> _WHAT YOU WILL DO_
The entries below need to be transcribed exactly, without their images.

════════════════════

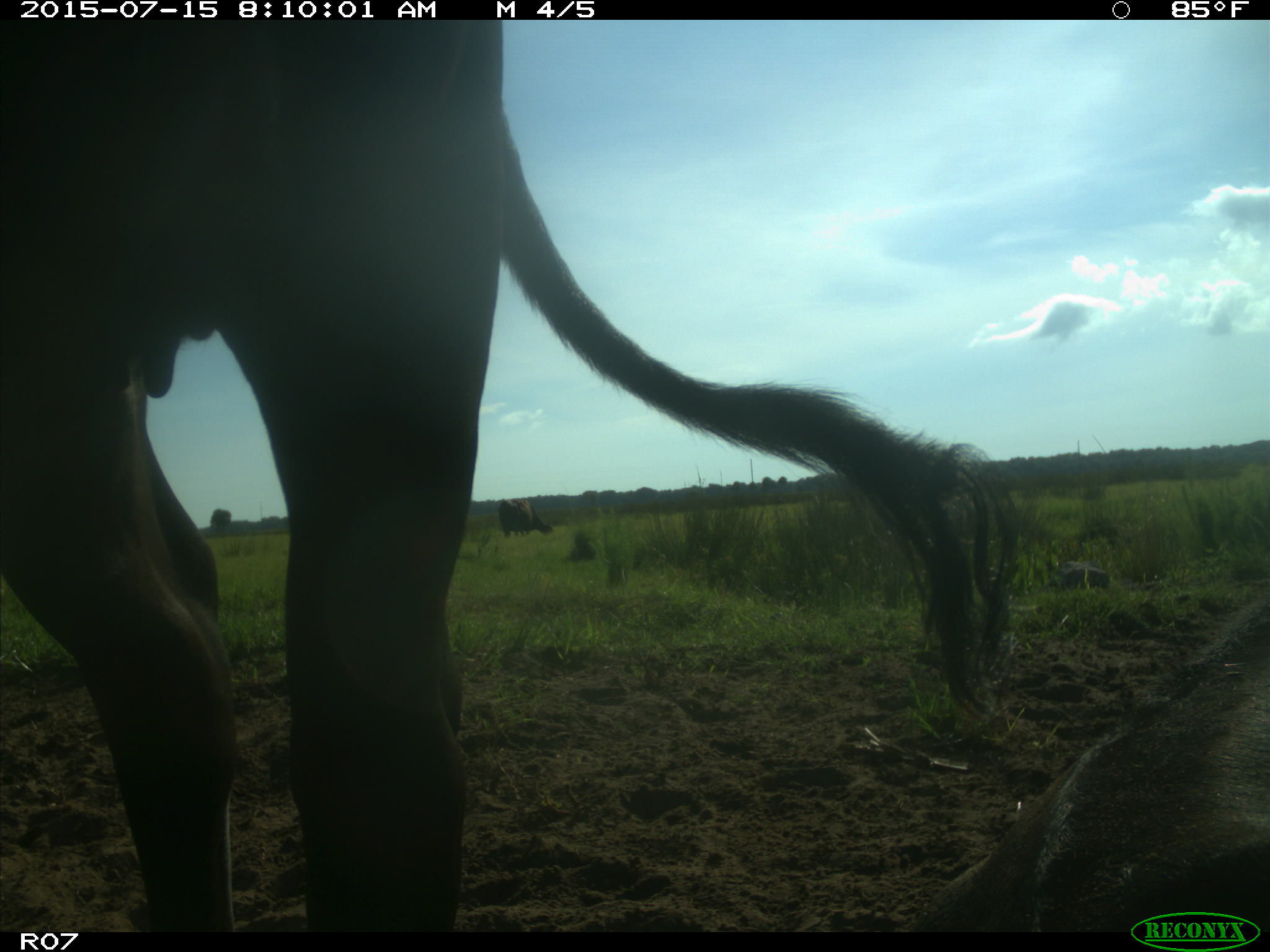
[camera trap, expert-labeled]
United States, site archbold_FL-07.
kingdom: Animalia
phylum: Chordata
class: Mammalia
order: Artiodactyla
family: Bovidae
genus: Bos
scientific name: Bos taurus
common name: domestic cow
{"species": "Bos taurus (domestic cow)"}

════════════════════

> _EXERCISE OUTPUT_
[camera trap, expert-labeled]
United States, site archbold_FL-07.
kingdom: Animalia
phylum: Chordata
class: Mammalia
order: Artiodactyla
family: Bovidae
genus: Bos
scientific name: Bos taurus
common name: domestic cow
{"species": "Bos taurus (domestic cow)"}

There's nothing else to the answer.